Mme Axelle Lemaire, secrétaire d'État. La réponse est non ! Ce n’est d’ailleurs absolument pas l’objet de l’amendement, puisque celui-ci vise à lutter contre le contournement de la loi et le dévoiement de l’outil, notamment dans les zones tendues.

Monsieur le sénateur, vous proposez de laisser le libre choix aux communes. Cet aspect est très important, parce que les collectivités territoriales sont tout à fait en mesure d’évaluer les besoins qui existent en termes de politique publique de logement.

En réalité, le dispositif ne s’appliquera que dans les cas où les règles de changement d’usage des locaux viennent elles-mêmes à s’appliquer, c’est-à-dire dans les cas où il est nécessaire de transformer un logement affecté pour un usage personnel en un logement à usage professionnel, parce qu’un certain seuil de nuitées de location aurait été dépassé. Dans les faits, ces règles de changement d’usage ne sont en vigueur que dans une dizaine de villes en France, à savoir les communes de plus de 200 000 habitants et les départements de la petite couronne en Île-de-France.

Vous proposez par ailleurs que la procédure soit systématiquement dématérialisée. C’est très important, parce qu’il faut absolument éviter de sombrer dans une complexité administrative et bureaucratique. Tout l’intérêt d’avoir recours à l’économie collaborative disparaîtrait, puisque l’une des raisons de son succès réside précisément dans le fait que c’est simple, facilement accessible et instantané !

Enfin, vous indiquez que les modalités précises d’application de la mesure seront laissées au choix de la commune et pourront donc varier d’une commune à l’autre. Ce point me semble également fondamental, car cela signifie que chaque commune pourra seule définir le seuil de nuitées à partir duquel l’enregistrement en tant que loueur sur une plateforme deviendra obligatoire.

Concrètement, le passage du statut de particulier à celui de professionnel dépendra du seuil de nuitées choisi librement par les communes. Seules ces dernières connaissent la réalité locale.

M. le président. La parole est à M. Philippe Dallier, pour explication de vote.

M. Philippe Dallier. Il s’agit effectivement d’un bon amendement, et je vais le voter.

Cela étant, je suis un peu sceptique sur le fait de laisser le nombre de nuitées à l’appréciation de chaque commune. Je serais personnellement favorable à un régime beaucoup plus dur en imposant au propriétaire, dès qu’il a manifesté la volonté de louer son bien, de demander le numéro d’enregistrement, et en imposant non seulement aux plateformes en ligne, mais aussi aux journaux de petites annonces – après tout, il n’est pas nécessaire de faire une distinction entre les deux – de le publier.

* * *

**OBJECTIF VISÉ:**
Rédigez la suite du débat sur l'enregistrement des loueurs de logements en reprenant après sa dernière phrase.

* * *

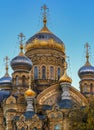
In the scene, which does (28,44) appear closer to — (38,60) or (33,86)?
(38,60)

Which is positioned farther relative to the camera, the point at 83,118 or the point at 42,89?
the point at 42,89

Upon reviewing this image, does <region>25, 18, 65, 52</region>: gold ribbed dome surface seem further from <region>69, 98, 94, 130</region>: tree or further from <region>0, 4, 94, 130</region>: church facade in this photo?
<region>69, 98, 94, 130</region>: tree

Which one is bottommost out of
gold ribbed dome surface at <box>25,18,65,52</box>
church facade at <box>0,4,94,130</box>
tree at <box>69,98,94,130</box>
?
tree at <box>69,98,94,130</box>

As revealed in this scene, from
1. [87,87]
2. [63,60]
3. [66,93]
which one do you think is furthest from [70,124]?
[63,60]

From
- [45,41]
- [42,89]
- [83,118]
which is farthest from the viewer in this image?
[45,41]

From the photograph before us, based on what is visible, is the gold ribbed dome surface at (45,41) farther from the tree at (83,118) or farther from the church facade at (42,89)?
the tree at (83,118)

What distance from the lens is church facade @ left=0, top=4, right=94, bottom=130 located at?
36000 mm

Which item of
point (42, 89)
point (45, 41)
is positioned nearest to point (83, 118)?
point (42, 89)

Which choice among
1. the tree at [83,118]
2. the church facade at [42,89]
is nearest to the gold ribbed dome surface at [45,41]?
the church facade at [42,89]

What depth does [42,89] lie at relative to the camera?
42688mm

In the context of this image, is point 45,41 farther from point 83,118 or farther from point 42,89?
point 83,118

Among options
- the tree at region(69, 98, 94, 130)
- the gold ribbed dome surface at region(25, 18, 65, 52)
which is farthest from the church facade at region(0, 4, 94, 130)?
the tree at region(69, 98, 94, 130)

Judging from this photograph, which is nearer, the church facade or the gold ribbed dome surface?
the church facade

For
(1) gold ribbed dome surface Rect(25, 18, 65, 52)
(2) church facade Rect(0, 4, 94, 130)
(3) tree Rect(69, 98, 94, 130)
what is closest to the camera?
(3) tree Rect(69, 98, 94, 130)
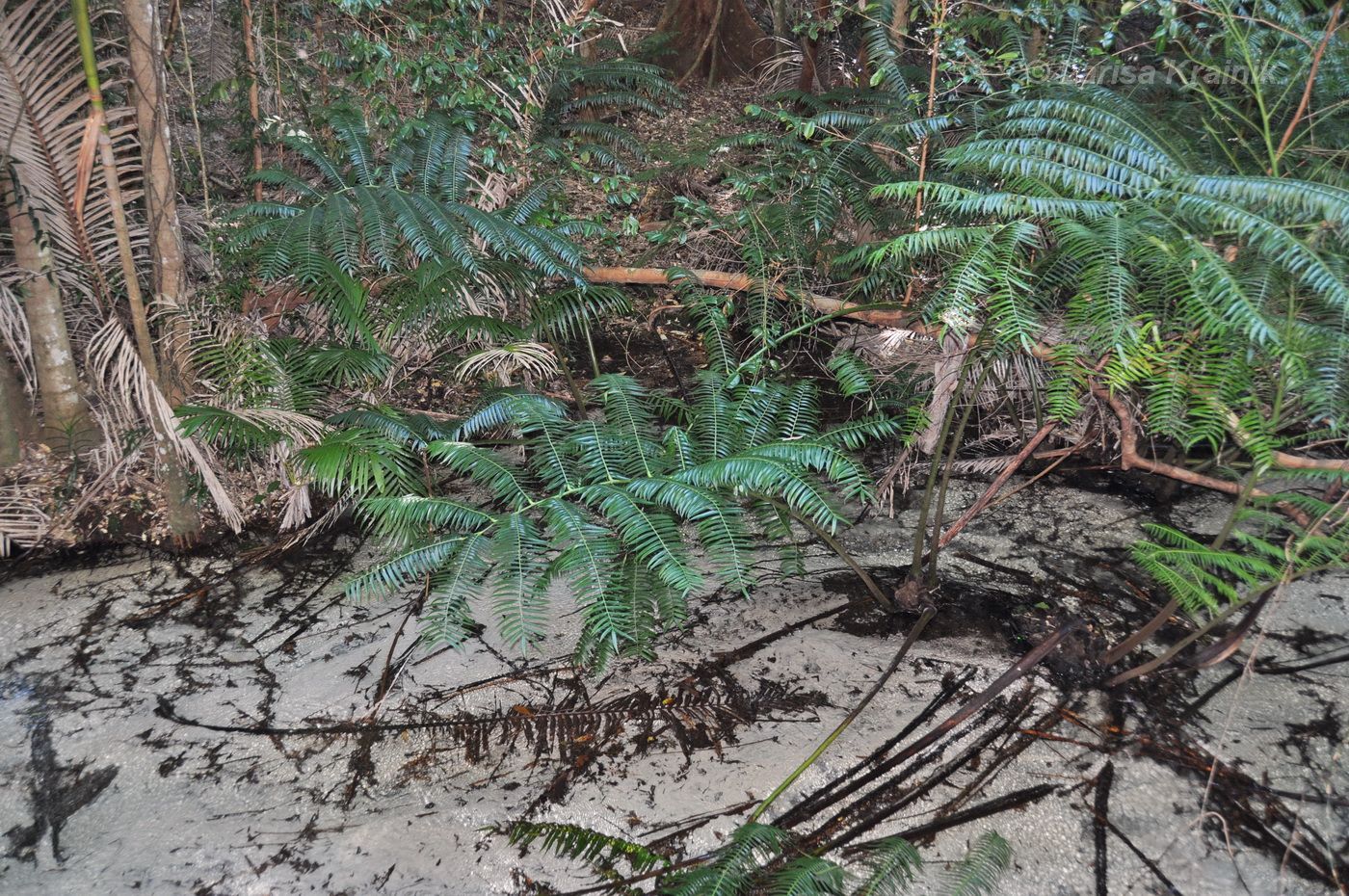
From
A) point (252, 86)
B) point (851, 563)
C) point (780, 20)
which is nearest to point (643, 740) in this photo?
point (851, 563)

* * *

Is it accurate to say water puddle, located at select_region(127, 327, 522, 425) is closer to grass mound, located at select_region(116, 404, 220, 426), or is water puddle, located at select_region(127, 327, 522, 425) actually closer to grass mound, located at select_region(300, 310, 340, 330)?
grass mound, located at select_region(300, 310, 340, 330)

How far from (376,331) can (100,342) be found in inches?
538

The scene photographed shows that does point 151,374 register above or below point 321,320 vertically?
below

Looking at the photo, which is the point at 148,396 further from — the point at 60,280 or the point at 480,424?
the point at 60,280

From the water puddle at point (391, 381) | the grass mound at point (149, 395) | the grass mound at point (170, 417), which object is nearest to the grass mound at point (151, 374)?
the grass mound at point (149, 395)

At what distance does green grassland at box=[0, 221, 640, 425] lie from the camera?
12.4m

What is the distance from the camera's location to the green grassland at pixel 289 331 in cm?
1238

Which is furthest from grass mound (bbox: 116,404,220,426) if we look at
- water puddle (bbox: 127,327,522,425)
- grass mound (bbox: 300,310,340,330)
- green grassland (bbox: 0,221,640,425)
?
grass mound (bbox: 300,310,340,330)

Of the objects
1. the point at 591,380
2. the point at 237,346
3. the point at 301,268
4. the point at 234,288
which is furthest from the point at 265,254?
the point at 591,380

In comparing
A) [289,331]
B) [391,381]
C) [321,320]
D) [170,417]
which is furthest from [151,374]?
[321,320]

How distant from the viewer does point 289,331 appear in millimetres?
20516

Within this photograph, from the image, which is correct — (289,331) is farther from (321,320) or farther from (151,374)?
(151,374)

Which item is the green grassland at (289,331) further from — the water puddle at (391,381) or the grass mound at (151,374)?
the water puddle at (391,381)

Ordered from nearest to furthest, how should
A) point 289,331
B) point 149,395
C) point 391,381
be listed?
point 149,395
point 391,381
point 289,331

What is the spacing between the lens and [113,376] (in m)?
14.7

* * *

**RÉSULTAT FINAL:**
Sinon, cela restera très facile de frauder ! Si une commune décide de fixer un seuil de dix nuitées par trimestre – je donne ce chiffre uniquement à titre d’illustration –, le propriétaire pourra toujours dire qu’il restera en deçà de ce seuil, et il ne se passera rien de plus !

L’intention est certes bonne, mais je me demande si on ne va pas vider la mesure proposée de son efficacité en laissant trop de liberté. Aussi, je serais vraiment partisan d’être plus radical. Je le répète : je souhaite que nous imposions à tout propriétaire qui souhaite louer son bien de demander ce numéro d’enregistrement et aux plateformes en ligne et journaux de petites annonces de le publier. Sinon – et on y reviendra dans quelques instants – comment contrôler ?

Je pense qu’il faudrait que les plateformes en ligne transmettent, pour chaque propriétaire concerné, le nombre de nuitées pour lesquelles a été enregistrée une réservation. Nous allons d’ailleurs bientôt débattre d’un amendement sur ce thème, mes chers collègues, et vous verrez que Mme la secrétaire d’État nous dira alors qu’elle n’y est pas favorable, du moins c’est ce que je pressens ! Nous n’aurons donc aucun moyen de contrôle sur tout cela.

Dans la mesure où nous ne disposerons pas de ces moyens de contrôle à l’issue de l’examen du projet de loi, il serait préférable d’aller dès maintenant un peu plus loin en rendant la demande du numéro d’enregistrement obligatoire.

M. le président. La parole est à Mme Corinne Bouchoux, pour explication de vote.

Mme Corinne Bouchoux. Nous allons soutenir cet amendement.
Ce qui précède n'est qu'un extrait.